Wednesday, January 23, 2013

I Want to be Real Bread


I've been reading Matthew again,
toward the middle, where Jesus speaks in parables
about the kingdom of heaven.
And as I have been reading them alone in the mornings,
and then to my children later in the day,
I find myself reflecting on them.

A very short one:
The kingdom of heaven is like leaven, 
which a woman took and hid in three measures of meal 
till it was all leavened.

There is more than one section in my cookbook on bread.
One is labeled Quick Breads.

There are chemical leavens, and biological leavens.
The biological leavens are not used in quick breads.
"Chemical leavening was first publicized
by Amelia Simmons in her American Cookery."
Ahh: the truth is out.
American innovation and production -- whip that lazy bread out faster!
That is not the kind Jesus was talking about.
This one takes time.
This leaven is alive: baking soda is not.
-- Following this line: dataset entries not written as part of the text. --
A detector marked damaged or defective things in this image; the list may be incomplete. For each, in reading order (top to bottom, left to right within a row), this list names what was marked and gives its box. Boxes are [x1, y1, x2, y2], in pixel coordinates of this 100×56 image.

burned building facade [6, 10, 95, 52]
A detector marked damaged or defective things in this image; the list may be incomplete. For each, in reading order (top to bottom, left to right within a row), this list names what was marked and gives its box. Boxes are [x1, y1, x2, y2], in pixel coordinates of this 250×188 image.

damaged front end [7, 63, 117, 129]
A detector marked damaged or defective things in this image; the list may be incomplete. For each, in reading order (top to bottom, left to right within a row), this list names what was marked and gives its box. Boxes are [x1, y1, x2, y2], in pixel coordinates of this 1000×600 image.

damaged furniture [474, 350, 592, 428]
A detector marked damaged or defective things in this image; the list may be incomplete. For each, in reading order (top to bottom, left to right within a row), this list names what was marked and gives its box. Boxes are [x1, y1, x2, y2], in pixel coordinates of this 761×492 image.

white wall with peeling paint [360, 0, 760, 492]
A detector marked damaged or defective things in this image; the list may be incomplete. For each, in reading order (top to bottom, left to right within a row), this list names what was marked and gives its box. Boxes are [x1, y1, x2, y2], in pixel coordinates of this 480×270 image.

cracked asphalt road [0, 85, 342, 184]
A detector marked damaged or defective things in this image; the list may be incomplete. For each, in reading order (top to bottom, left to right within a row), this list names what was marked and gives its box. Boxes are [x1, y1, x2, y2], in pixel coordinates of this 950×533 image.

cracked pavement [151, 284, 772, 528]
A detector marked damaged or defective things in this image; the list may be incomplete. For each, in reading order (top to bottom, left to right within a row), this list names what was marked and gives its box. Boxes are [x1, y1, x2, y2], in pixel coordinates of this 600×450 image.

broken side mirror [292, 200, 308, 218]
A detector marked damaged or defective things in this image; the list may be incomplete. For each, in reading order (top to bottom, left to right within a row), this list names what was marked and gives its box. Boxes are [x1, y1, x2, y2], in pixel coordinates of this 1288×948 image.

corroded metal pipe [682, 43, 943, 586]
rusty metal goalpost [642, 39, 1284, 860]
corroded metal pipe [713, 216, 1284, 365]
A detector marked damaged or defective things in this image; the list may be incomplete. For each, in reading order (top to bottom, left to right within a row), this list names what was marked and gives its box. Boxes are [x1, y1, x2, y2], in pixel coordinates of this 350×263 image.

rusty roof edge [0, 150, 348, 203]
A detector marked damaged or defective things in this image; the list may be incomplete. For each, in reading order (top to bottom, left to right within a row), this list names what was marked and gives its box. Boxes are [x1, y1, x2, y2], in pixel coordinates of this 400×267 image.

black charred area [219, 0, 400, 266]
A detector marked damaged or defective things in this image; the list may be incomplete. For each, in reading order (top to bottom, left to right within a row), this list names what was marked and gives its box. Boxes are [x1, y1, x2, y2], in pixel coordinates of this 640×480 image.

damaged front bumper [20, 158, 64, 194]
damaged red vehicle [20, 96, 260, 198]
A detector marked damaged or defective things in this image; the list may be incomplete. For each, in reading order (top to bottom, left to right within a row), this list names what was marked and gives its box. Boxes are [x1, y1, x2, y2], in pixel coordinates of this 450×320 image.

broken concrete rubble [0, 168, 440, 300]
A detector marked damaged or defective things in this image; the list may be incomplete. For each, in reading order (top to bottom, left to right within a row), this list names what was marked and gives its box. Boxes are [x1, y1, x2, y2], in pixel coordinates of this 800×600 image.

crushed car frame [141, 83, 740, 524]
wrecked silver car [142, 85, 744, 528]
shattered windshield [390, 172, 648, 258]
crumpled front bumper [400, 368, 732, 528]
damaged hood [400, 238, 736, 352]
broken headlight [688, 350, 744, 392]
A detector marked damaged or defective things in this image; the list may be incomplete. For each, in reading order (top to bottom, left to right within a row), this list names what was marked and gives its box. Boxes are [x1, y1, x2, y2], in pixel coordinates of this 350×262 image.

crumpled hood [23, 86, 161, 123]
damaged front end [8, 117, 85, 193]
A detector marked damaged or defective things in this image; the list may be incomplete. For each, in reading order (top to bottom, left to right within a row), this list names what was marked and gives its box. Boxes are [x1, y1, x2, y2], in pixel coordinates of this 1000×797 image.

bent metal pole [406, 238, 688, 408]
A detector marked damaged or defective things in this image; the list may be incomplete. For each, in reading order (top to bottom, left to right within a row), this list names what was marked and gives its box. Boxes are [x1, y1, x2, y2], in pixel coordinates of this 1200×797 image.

Who needs to wait around for the bread to rise?
For something living to work its way through grain
that has been ground to powder?
For the water and leaven to biologically change the chemistry of the flour?

With a chemical leavening agent, chemical expertise is necessary
to create a functional leavener,
that doesn't leave a chemical flavor in the bread.
Biological leavening agents improve the flavor as they work.
The very process itself makes it good.
The fermentation transforms the dead and tasteless food
into something good to eat.

"Unlike chemical leavening,
which usually activates
as soon as the water combines the acid and base chemicals,
yeast leavening requires proofing,
which allows the yeast time to reproduce
and consume carbohydrates in the flour.
Yeast can unhydrate itself and then rehydrate itself later."
Hmm. Time to reproduce.
Time to eat.
And if the water is absent, it waits until there's water again.

Yeast can be used to make wine.
And the cast off yeast from the wine -- can be used to make bread.
Bread and wine.
We remember His body with unleavened bread,
but it is leavened bread to which He likens the kingdom of heaven.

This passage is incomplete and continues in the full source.